### EXTRACTED TEXT ###

# max temp in Master Built



## tdssmoke (Nov 22, 2013)

I have a 30" Masterbuilt and an 8 lb. turkey. I like the idea of cooking at a higher temp, say 325, but I don't know what the smoker will do. Does anybody know how hot it will get?

Thanks


----------



## palladini (Nov 22, 2013)

My 30 inch MES will get to 325 easily


----------



## tdssmoke (Nov 22, 2013)

Thanks! In the manual it says 275, but I had seen references to higher temps. Just want to be sure my turkey gets done in time and I do so want to bring it in all hot and crispy, not out of the fridge.


----------



## geerock (Nov 22, 2013)

If the controller is working right the max temp should be 275 as that is the highest temp set you can get on the digital.  However because the cobtrollers are so inaccurate sonetines the max is anywhere from 245 to well over 300 regardless if you set the temp at 275 or not.  I will tell you to beware of temps much over 300 as the insulation can melt and the door can warp on the mes.

### DATA PROVIDED ###

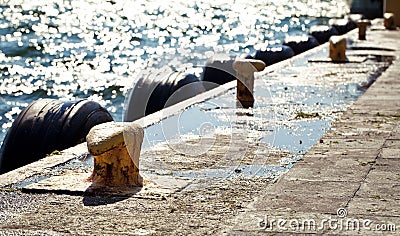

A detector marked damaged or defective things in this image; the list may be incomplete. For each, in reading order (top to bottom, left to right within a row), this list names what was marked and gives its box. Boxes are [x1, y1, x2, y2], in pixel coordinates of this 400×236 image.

rusted bollard [330, 35, 346, 61]
rust stain on bollard [330, 35, 346, 62]
paint peeling on bollard [330, 35, 346, 62]
rusted bollard [231, 59, 266, 108]
rust stain on bollard [233, 59, 264, 108]
paint peeling on bollard [233, 59, 264, 108]
rusted bollard [86, 122, 145, 187]
rust stain on bollard [86, 122, 145, 187]
paint peeling on bollard [86, 122, 145, 187]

###

TASKS TO CARRY OUT
- 1) Give the usernames of everyone who posted in the thread about the Masterbuilt's maximum temperature, each listed once.
- 2) In the thread about the Masterbuilt's maximum temperature, why does the final reply warn against running the smoker much over 300?

TASK-BY-TASK OUTPUTS
- 1) tdssmoke, palladini, geerock

- 2) At temperatures much over 300, the insulation can melt and the door on the MES can warp.